### Brief
Your task is to reproduce exactly the lines from the line with "In terms of height, which of" through the end of the records below.

--- --- ---

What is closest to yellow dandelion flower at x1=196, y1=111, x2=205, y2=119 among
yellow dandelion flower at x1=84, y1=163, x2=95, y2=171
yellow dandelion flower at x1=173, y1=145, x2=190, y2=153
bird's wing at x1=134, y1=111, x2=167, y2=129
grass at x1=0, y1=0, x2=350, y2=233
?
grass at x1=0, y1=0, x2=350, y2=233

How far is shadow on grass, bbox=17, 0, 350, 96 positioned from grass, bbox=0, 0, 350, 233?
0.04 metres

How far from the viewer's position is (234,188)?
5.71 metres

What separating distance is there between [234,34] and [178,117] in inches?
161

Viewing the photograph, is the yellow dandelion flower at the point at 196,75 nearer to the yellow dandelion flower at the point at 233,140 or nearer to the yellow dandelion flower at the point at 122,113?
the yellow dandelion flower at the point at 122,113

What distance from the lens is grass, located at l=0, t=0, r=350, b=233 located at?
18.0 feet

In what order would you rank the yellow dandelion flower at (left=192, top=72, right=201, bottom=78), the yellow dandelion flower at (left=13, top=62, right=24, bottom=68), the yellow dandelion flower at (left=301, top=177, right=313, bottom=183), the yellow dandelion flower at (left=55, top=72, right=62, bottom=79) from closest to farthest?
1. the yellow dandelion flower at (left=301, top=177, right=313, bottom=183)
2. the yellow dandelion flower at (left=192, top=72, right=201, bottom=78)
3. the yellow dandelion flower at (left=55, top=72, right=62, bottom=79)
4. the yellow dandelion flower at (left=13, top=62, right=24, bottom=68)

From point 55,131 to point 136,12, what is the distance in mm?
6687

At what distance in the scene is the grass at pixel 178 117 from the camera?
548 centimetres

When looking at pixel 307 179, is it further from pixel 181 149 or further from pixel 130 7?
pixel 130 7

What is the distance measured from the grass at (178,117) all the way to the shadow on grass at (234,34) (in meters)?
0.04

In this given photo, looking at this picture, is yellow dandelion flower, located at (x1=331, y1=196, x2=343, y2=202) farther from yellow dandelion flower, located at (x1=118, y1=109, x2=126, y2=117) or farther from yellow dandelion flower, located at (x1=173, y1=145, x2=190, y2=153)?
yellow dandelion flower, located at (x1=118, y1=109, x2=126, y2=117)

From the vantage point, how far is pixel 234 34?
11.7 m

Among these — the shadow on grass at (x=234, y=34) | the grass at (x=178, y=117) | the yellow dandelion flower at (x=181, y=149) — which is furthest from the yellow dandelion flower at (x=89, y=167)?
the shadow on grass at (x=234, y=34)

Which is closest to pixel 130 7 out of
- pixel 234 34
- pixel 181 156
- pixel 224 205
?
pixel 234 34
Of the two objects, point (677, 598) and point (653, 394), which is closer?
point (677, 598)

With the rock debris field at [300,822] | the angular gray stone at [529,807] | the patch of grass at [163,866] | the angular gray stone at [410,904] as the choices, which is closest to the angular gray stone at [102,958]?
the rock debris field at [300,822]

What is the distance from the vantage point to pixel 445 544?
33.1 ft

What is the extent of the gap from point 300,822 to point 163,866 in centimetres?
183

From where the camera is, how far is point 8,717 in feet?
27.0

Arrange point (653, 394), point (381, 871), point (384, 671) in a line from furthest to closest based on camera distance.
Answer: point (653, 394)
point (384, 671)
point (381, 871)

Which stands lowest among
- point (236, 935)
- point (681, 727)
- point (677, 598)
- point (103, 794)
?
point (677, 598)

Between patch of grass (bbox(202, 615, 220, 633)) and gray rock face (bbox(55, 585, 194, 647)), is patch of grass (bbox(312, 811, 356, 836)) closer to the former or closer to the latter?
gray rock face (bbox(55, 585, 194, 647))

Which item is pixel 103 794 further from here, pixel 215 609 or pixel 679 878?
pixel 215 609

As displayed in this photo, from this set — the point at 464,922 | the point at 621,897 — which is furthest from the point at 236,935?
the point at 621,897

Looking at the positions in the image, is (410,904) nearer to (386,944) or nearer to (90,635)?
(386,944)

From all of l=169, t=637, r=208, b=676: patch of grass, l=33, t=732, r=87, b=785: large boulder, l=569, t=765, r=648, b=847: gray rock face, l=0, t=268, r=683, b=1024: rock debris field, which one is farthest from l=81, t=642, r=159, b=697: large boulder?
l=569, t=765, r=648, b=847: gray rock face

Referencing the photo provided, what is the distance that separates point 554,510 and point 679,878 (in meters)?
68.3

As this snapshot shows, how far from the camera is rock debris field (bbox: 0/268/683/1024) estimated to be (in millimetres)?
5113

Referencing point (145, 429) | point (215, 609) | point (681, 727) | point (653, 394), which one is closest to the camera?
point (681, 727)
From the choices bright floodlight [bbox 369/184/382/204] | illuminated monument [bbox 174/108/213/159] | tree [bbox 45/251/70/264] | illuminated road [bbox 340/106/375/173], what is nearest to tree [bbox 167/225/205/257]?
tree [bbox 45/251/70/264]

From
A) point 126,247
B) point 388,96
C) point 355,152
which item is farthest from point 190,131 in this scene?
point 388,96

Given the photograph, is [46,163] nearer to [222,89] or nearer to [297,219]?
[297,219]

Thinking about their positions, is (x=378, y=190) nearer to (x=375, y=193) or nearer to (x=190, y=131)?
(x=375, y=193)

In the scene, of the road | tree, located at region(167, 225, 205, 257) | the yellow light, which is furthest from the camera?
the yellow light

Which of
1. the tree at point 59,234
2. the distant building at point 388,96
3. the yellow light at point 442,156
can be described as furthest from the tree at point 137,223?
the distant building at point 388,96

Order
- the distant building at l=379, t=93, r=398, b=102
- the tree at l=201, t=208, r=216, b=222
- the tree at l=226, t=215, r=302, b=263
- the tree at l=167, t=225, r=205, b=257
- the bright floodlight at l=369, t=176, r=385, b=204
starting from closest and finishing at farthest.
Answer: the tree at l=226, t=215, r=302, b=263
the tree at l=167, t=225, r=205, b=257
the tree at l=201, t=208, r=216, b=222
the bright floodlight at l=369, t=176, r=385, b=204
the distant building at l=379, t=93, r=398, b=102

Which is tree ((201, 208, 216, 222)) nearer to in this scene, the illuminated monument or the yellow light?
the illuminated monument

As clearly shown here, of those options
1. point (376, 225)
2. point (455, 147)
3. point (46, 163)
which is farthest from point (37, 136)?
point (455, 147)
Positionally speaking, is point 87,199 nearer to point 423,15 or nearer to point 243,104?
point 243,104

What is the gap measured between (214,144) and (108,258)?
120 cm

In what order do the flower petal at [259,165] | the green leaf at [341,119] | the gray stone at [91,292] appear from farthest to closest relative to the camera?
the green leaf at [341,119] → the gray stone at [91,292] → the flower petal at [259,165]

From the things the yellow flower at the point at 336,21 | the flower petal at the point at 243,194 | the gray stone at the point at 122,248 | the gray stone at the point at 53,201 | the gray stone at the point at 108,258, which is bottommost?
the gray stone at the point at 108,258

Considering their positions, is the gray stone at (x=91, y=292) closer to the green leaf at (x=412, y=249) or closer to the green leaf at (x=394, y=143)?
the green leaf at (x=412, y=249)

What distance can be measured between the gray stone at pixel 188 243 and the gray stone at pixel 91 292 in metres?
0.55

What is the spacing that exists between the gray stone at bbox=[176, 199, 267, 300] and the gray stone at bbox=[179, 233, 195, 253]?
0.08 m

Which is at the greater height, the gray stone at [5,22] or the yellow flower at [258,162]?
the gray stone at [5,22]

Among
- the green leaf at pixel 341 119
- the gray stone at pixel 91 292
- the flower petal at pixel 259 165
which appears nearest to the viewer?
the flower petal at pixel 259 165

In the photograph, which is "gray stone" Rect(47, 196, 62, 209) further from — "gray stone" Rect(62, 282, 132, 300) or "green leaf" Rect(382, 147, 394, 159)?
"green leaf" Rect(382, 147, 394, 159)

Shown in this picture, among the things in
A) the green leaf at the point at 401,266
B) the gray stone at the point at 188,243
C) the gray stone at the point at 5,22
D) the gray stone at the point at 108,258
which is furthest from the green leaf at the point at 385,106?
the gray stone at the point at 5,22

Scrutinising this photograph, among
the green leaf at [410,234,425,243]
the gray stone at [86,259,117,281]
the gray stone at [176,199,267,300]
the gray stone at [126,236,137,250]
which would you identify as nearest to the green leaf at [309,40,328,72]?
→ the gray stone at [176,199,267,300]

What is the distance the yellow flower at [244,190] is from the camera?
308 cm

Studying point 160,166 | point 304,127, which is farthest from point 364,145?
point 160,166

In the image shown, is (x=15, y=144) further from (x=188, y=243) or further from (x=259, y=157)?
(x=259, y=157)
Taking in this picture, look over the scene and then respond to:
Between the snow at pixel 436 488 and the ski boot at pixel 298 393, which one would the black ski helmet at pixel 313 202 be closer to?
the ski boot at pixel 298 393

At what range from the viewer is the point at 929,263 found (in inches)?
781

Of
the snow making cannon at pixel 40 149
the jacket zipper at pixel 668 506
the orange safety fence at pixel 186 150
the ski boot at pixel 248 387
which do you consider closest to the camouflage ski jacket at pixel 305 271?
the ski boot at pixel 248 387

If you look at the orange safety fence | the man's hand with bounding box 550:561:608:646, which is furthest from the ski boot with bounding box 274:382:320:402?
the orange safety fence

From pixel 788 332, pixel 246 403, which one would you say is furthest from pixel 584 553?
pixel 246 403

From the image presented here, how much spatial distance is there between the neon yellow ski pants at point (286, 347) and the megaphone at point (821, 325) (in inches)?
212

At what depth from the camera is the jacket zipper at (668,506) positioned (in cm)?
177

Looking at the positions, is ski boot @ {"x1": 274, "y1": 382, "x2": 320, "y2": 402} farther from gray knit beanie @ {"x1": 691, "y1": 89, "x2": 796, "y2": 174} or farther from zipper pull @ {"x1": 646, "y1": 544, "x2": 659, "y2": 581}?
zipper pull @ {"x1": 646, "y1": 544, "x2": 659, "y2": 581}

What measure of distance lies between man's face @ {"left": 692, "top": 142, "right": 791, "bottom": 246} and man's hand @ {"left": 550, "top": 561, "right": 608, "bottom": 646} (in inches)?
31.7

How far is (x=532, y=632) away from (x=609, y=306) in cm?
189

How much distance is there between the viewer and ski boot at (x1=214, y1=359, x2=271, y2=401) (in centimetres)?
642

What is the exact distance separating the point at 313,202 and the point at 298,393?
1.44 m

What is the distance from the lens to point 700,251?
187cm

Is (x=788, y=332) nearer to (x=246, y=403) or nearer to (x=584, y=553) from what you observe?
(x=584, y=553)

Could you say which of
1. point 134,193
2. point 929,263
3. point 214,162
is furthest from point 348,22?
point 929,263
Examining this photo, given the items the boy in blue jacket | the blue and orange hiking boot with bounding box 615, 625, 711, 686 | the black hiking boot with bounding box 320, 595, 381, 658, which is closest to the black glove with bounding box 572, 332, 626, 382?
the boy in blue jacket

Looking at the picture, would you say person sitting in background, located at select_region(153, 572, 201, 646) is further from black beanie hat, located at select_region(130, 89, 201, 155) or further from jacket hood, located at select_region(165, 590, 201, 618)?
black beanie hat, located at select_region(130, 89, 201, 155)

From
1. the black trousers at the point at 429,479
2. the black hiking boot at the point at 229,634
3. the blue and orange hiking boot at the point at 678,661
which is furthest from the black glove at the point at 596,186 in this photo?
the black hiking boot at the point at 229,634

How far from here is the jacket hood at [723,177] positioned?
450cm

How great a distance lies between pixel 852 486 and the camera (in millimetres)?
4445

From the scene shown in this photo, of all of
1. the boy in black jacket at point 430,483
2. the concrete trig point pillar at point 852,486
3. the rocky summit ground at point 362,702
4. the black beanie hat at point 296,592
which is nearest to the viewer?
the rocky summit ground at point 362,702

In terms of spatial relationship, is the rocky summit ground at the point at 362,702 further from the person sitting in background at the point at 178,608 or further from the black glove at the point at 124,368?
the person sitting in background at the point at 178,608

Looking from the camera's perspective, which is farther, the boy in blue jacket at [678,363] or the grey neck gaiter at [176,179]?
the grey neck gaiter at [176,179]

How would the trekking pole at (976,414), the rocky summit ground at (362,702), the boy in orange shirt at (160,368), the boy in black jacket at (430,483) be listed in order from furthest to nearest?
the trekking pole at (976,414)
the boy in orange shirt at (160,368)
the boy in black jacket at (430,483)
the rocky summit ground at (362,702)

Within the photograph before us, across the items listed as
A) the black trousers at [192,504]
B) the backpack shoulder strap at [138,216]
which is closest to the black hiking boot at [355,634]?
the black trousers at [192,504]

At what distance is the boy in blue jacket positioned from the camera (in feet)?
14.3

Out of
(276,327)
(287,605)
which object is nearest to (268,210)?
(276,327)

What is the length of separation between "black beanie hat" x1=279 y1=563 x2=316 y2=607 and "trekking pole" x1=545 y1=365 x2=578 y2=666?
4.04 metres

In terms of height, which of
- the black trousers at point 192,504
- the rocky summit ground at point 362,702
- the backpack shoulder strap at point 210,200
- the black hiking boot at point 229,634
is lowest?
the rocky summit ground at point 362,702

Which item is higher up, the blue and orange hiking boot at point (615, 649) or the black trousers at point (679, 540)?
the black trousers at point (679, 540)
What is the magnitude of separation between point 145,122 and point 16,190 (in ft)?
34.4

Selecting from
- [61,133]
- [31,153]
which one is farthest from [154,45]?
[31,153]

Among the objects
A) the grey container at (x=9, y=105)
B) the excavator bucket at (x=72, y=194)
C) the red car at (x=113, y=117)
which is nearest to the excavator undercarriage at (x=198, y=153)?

--- --- ---

### Result for this exercise
In terms of height, which of
- the black trousers at point 192,504
- the rocky summit ground at point 362,702
- the backpack shoulder strap at point 210,200
- the black hiking boot at point 229,634
is lowest?
the rocky summit ground at point 362,702

Which item is higher up, the blue and orange hiking boot at point (615, 649) or the black trousers at point (679, 540)?
the black trousers at point (679, 540)
What is the magnitude of separation between point 145,122 and point 16,190 (in ft)?
34.4

Selecting from
- [61,133]
- [31,153]
which one is farthest from [154,45]?
[31,153]

Among the objects
A) the grey container at (x=9, y=105)
B) the excavator bucket at (x=72, y=194)
C) the red car at (x=113, y=117)
which is nearest to the excavator undercarriage at (x=198, y=153)?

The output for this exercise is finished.